Algebraic solution (harder):
The multiples of x are x, 2x, 3x, etc. The square of x is also a multiple of x, of course—it’s just x times x, or the xth multiple of x.
So the list we care about is x, 2x, 3x… up to x^2.
The sum of these numbers can be written as x + 2x + 3x + … + x^2.
We can now factor out an x to get x(1 + 2 + 3 + … + x).
Now, the sum that remains (that is, 1 + 2 + 3 + … + x) is a sum of consecutive integers, which is evenly spaced.
It’s easy to calculate the average (arithmetic mean) of an evenly spaced set: just add up the outermost numbers and divide by 2: Average of {1, 2, 3, …, x} = (x + 1)/2
The number of numbers in that set is just x, since there are x consecutive integers between 1 and x, inclusive. (That sounds harder than it is! If x is 3, then all we’re saying is that in the set {1, 2, 3}, there are 3 numbers.)

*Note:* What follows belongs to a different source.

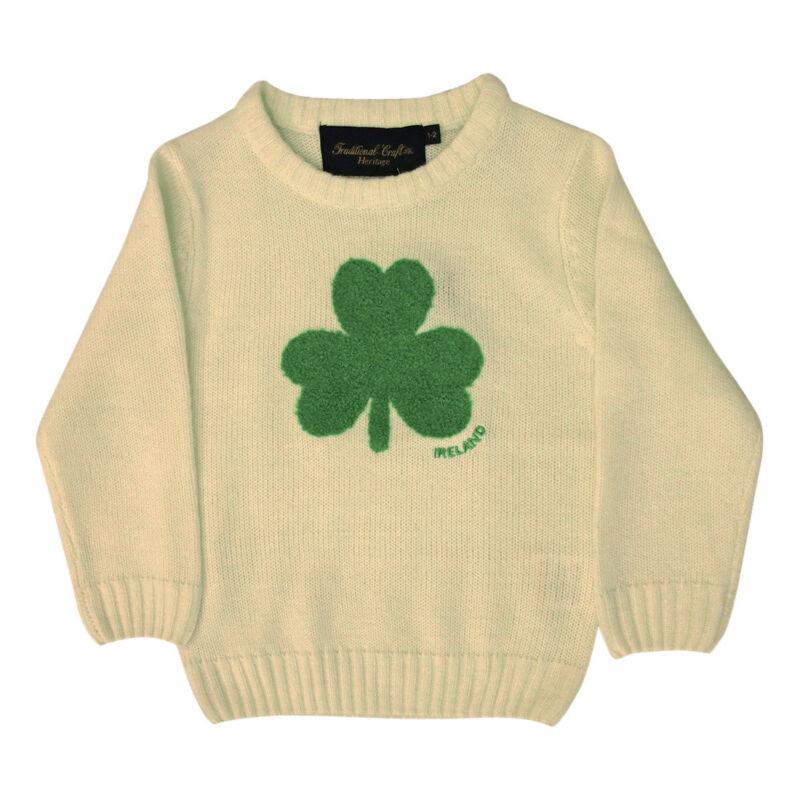 Kids Jumper Cream Knit Emerald Shamrock Traditional Aran Sweater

Now, back to {1, 2, 3, …, x}. Since the average equals the sum divided by the number of numbers, the sum equals the average times that number of numbers.
So 1 + 2 + 3 + … + x = Average × Number = [(x + 1)/2]x
Finally, to get the original sum, x + 2x + 3x + … + x^2, we just multiply by x again to get x^2(x + 1)/2.
Plugging numbers:
Pick x = 2. The sum of multiples of 2 from 2 to 2^2 is just 2 + 4 = 6. Check the answers:
(A) 2(3)(1) = 6
(B) 2^2(3 + 1)/2 = 6
(C) 2^2(2-1)=4
(D) (2^3 + 2*2)/2 = 6
(E) 2(2-1)^2=2
Okay, all we can eliminate is C and E. Try x = 3. The sum of multiples of 3 from 3 to 3^2 is just 3 + 6 + 9 = 18. Check the remaining answers:
(A) 3(4)(2) = 24
(B) 3^2(3 + 1)/2 = 18
(D) (3^3 + 2*3)/2 = 16.5